TAREFAS DO EXERCÍCIO —
[A] Segundo o excerto sobre a saúde na Madeira, quantos dias de espera tem uma cirurgia?
[B] Extraia do excerto sobre a saúde na Madeira, sem qualquer alteração, o trecho que vai de "Ora é uma evidência" até "públicos do setor.", inclusive.

EXCERTO DO DOCUMENTO —

↓↓↓

Ora é uma evidência que os Serviços Nacional e Regional de Saúde não estão a responder às necessidades das populações e que não há soluções milagrosas, mas no caso da Madeira há duas decisões simples e sem custos que se fossem tomadas, tornariam as coisas bem mais fáceis e restabeleceriam alguma confiança das pessoas nos serviços públicos: a primeira medida é serenar os ânimos e encetar um diálogo entre responsáveis políticos e governamentais e profissionais da saúde; a segunda medida é dignificar, respeitar e valorizar quem trabalha nos serviços públicos do setor.

Obviamente que nem tudo funciona mal na Saúde da Madeira e a aposta que tem sido feita nos serviços de proteção civil e na emergência pré-hospitalar a par do empenhamento notável dos seus profissionais, tem que ser elogiada, pois, ainda agora se comprovou a sua qualidade no socorro às vítimas da tragédia com o autocarro no Caniço. O mesmo se diga da Unidade da Terapia da Dor que proporciona cuidados de referência. Mas os números sobre os serviços não prestados são alarmantes: 60 mil atos médios por praticar, sendo que 21 mil são pessoas a aguardar uma cirurgia com um tempo de espera de 1056 dias, leu bem, cerca de 3 anos; o tempo médio para uma consulta prioritária já vai nos 735 dias e por um simples exame auxiliar de diagnóstico aguardam-se muitos meses. O mais grave é que estes tempos de espera têm vindo a aumentar e não há transparência nas listas, em particular das cirurgias, isto é o doente não sabe nem tem perspetivas de quando verá a sua maleita resolvida, ao contrário do continente onde após X meses de espera o Serviço Nacional de Saúde é obrigado a emitir um vale cirurgia e o paciente escolhe o Hospital onde vai ser operado.

↑↑↑

DADOS FORNECIDOS —

↓↓↓

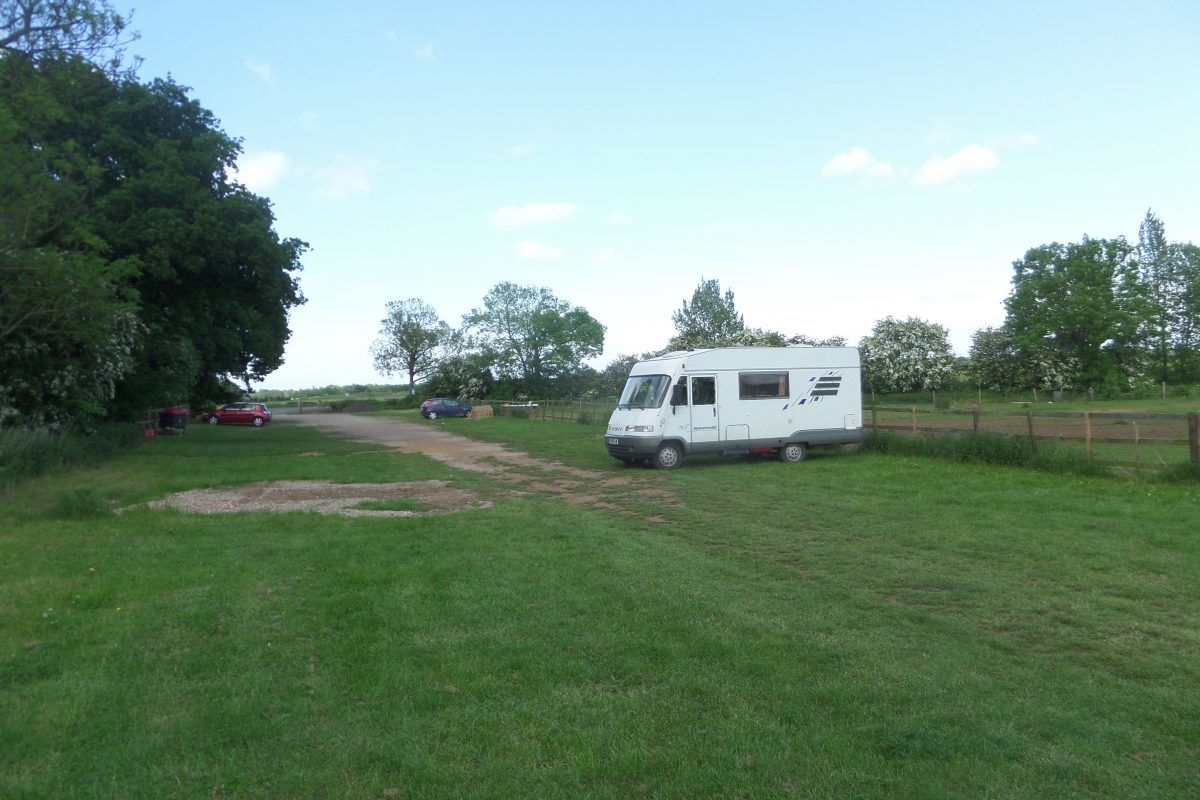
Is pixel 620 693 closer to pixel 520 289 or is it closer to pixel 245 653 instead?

↑↑↑

RESPOSTAS DO EXERCÍCIO —
[A] 1056 dias, cerca de 3 anos.

[B]
Ora é uma evidência que os Serviços Nacional e Regional de Saúde não estão a responder às necessidades das populações e que não há soluções milagrosas, mas no caso da Madeira há duas decisões simples e sem custos que se fossem tomadas, tornariam as coisas bem mais fáceis e restabeleceriam alguma confiança das pessoas nos serviços públicos: a primeira medida é serenar os ânimos e encetar um diálogo entre responsáveis políticos e governamentais e profissionais da saúde; a segunda medida é dignificar, respeitar e valorizar quem trabalha nos serviços públicos do setor.